§ Excerpted passage:
Accessibility SVG1.1 Intermediate
debt(d4/e3/b3/t6)
d4 Detectability Operational debt — how invisible misuse is to your safety net

Closest to 'default linter catches the common case' (d3) +1. Tools like axe and Lighthouse (listed in detection_hints) can detect missing aria-hidden on decorative SVGs and missing role/title on informative SVGs automatically. However, they cannot fully distinguish decorative from informative SVGs without developer intent, and interactive SVG patterns (charts, keyboard handlers) require manual review. The automated coverage is good but not complete, so d4.

e3 Effort Remediation debt — work required to fix once spotted

Closest to 'simple parameterised fix' (e3). The quick_fix shows that decorative SVGs need a single attribute (aria-hidden=true), and informative SVGs need role=img + aria-label or title+desc — these are small, localized additions per SVG element. However, if there are many SVGs across templates, it touches multiple files but each fix is mechanical. Interactive SVGs requiring full ARIA widget patterns push higher, but the common cases are e3-level fixes.

§ Data entries:

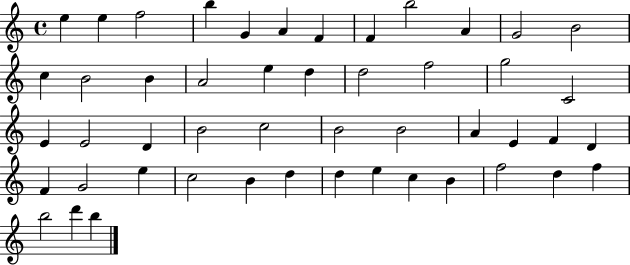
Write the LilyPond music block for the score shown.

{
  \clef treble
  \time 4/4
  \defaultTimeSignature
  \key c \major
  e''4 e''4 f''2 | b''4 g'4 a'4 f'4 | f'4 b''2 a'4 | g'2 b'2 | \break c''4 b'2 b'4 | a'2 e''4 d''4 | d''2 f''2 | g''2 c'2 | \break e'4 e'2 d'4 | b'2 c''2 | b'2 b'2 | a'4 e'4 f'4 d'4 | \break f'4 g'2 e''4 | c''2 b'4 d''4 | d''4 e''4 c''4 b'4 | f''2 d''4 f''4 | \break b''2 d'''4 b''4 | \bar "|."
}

--

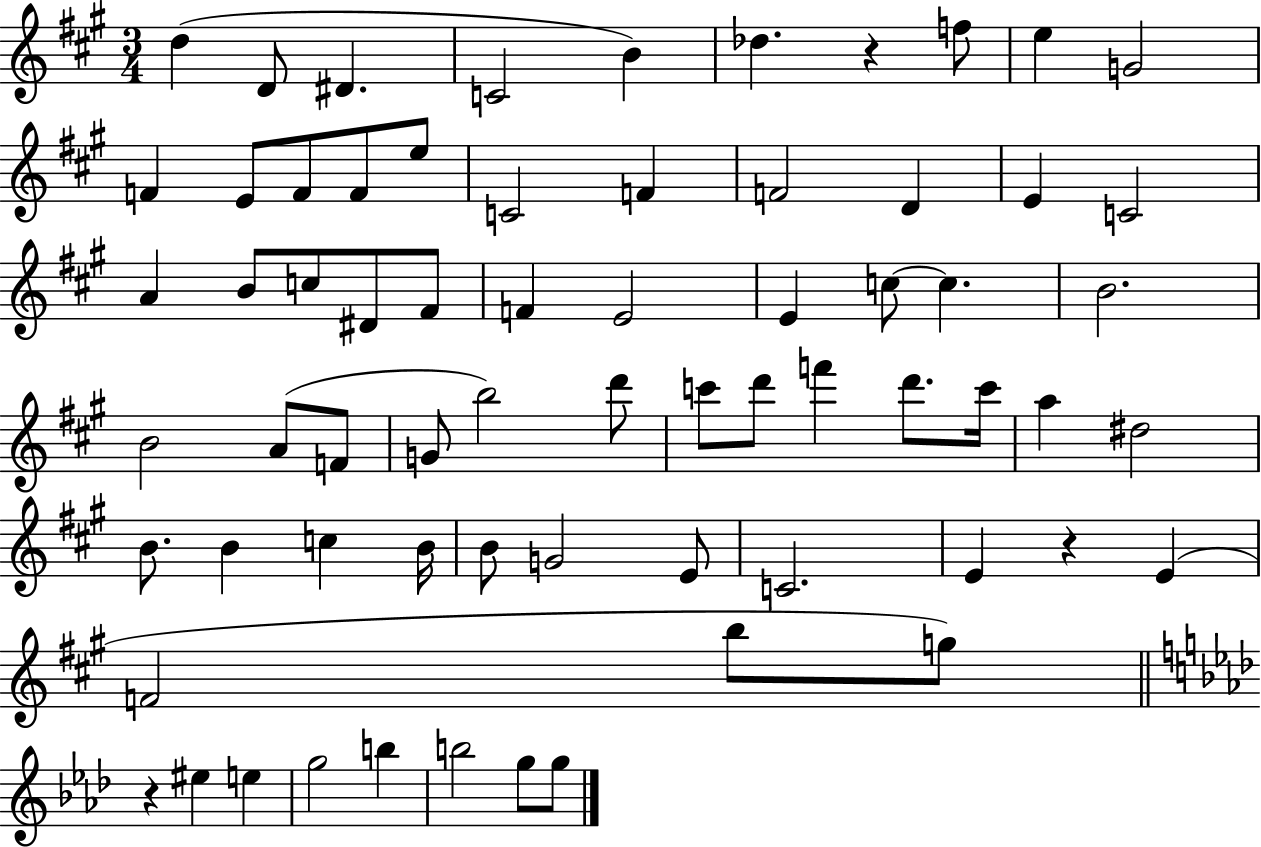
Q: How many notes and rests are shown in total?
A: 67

§ Task to carry out:
Retype the SVG accessibility passage from above in full, changing nothing.

§ Final answer:
Accessibility SVG1.1 Intermediate
debt(d4/e3/b3/t6)
d4 Detectability Operational debt — how invisible misuse is to your safety net

Closest to 'default linter catches the common case' (d3) +1. Tools like axe and Lighthouse (listed in detection_hints) can detect missing aria-hidden on decorative SVGs and missing role/title on informative SVGs automatically. However, they cannot fully distinguish decorative from informative SVGs without developer intent, and interactive SVG patterns (charts, keyboard handlers) require manual review. The automated coverage is good but not complete, so d4.

e3 Effort Remediation debt — work required to fix once spotted

Closest to 'simple parameterised fix' (e3). The quick_fix shows that decorative SVGs need a single attribute (aria-hidden=true), and informative SVGs need role=img + aria-label or title+desc — these are small, localized additions per SVG element. However, if there are many SVGs across templates, it touches multiple files but each fix is mechanical. Interactive SVGs requiring full ARIA widget patterns push higher, but the common cases are e3-level fixes.